─── Provided data

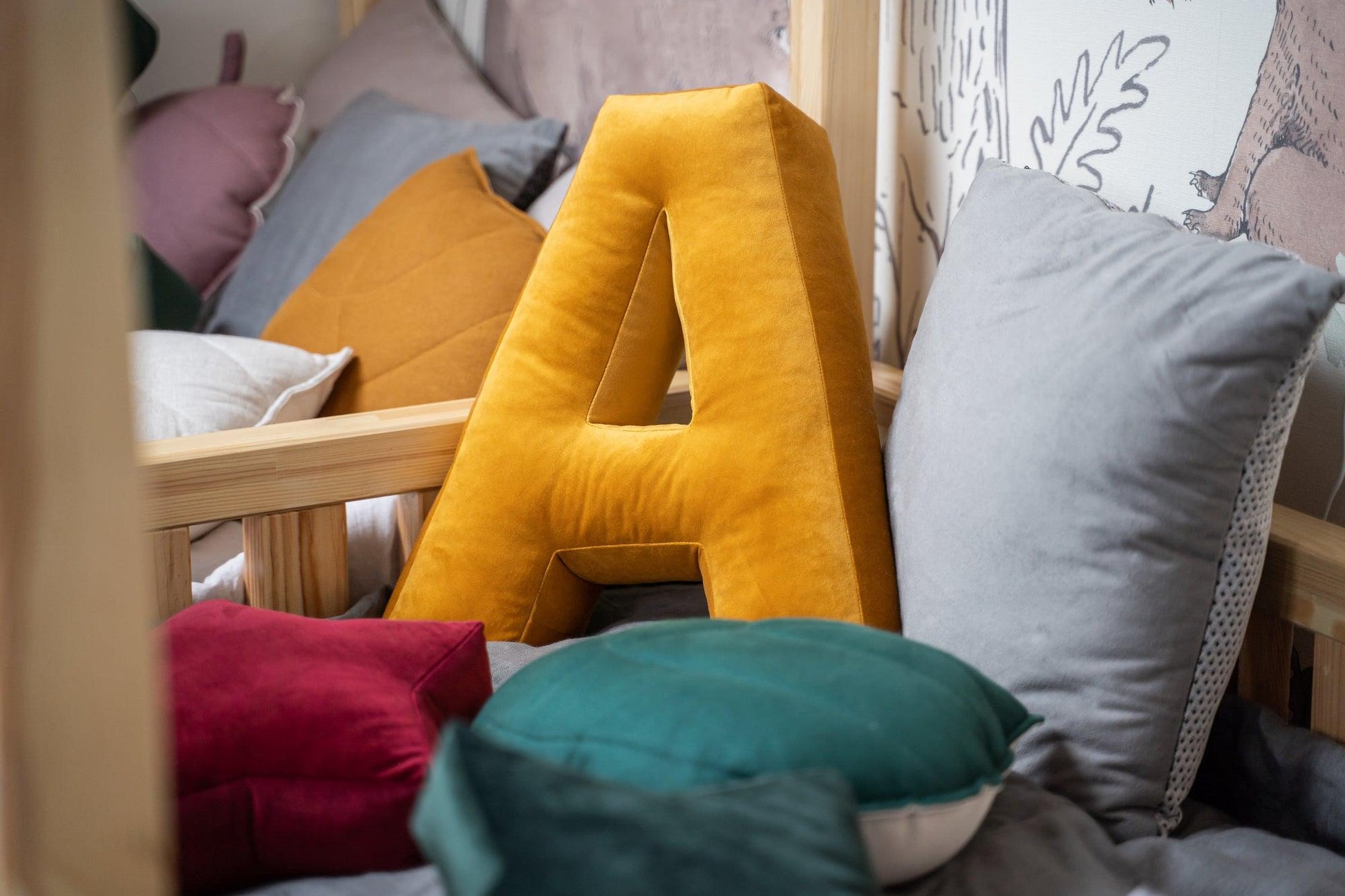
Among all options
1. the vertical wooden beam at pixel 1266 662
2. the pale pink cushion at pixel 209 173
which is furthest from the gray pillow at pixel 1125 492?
the pale pink cushion at pixel 209 173

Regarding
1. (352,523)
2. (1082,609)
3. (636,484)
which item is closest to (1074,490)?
(1082,609)

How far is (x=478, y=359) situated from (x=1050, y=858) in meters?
0.72

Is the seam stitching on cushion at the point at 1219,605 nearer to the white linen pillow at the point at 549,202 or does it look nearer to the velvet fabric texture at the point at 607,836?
the velvet fabric texture at the point at 607,836

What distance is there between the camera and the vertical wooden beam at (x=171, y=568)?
2.71 feet

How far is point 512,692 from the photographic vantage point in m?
0.58

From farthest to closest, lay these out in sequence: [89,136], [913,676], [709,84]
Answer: [709,84]
[913,676]
[89,136]

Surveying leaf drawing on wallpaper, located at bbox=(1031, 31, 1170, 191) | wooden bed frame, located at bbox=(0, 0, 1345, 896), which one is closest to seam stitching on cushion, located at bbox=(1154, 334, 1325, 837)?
leaf drawing on wallpaper, located at bbox=(1031, 31, 1170, 191)

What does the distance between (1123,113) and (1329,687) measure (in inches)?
17.3

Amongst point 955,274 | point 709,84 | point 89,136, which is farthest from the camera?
point 709,84

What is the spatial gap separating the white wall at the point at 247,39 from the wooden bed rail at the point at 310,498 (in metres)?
1.51

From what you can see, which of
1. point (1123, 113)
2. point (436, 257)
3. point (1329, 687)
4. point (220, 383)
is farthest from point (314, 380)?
point (1329, 687)

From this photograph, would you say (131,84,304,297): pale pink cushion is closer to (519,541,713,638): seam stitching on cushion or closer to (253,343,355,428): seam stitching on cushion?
(253,343,355,428): seam stitching on cushion

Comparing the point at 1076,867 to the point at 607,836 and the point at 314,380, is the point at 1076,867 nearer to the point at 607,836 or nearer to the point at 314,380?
the point at 607,836

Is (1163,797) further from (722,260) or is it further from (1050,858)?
(722,260)
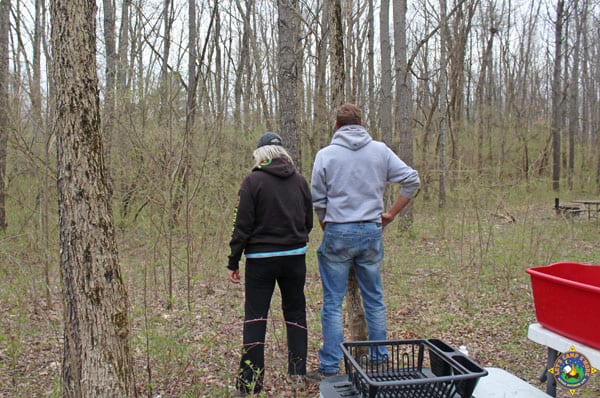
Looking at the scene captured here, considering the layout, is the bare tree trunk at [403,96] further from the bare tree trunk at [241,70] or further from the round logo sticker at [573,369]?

──────

[Exercise goal]:
Repeat the records in full, exactly as they appear, without the pictures.

[Exercise response]:
Among all options
1. the vertical wooden beam at pixel 1266 662
2. the pale pink cushion at pixel 209 173
which is furthest from the gray pillow at pixel 1125 492?
the pale pink cushion at pixel 209 173

Regarding
1. (352,523)
2. (1082,609)
3. (636,484)
which item is closest to (1074,490)?
(1082,609)

How far is (x=478, y=359) situated from (x=1050, y=858) in meters?
0.72

Is the seam stitching on cushion at the point at 1219,605 nearer to the white linen pillow at the point at 549,202 or does it look nearer to the velvet fabric texture at the point at 607,836?
the velvet fabric texture at the point at 607,836

What distance is there between the camera and the vertical wooden beam at (x=171, y=568)?
2.71 feet

How far is point 512,692 from the photographic vantage point in m?
0.58

From farthest to closest, lay these out in sequence: [89,136], [913,676], [709,84]
Answer: [709,84]
[913,676]
[89,136]

Surveying leaf drawing on wallpaper, located at bbox=(1031, 31, 1170, 191) | wooden bed frame, located at bbox=(0, 0, 1345, 896), which one is closest to seam stitching on cushion, located at bbox=(1154, 334, 1325, 837)?
leaf drawing on wallpaper, located at bbox=(1031, 31, 1170, 191)

What does the distance between (1123,113) and (1329,687) measure (in inches)?
17.3

Amongst point 955,274 | point 709,84 | point 89,136, which is farthest from the camera?
point 709,84

What is the spatial gap separating the white wall at the point at 247,39 from the wooden bed rail at the point at 310,498 (in metres)?
1.51

From what you can see, which of
1. point (1123, 113)
2. point (436, 257)
3. point (1329, 687)
4. point (220, 383)
is farthest from point (314, 380)?
point (1329, 687)

From this photograph, would you say (131,84,304,297): pale pink cushion is closer to (519,541,713,638): seam stitching on cushion or closer to (253,343,355,428): seam stitching on cushion?
(253,343,355,428): seam stitching on cushion

Comparing the point at 1076,867 to the point at 607,836 and the point at 314,380, is the point at 1076,867 nearer to the point at 607,836 or nearer to the point at 314,380?
the point at 607,836

Is (1163,797) further from (722,260) or is it further from (1050,858)?
(722,260)
Looking at the scene captured here, considering the layout, is the bare tree trunk at [403,96] further from the bare tree trunk at [241,70] or further from the round logo sticker at [573,369]?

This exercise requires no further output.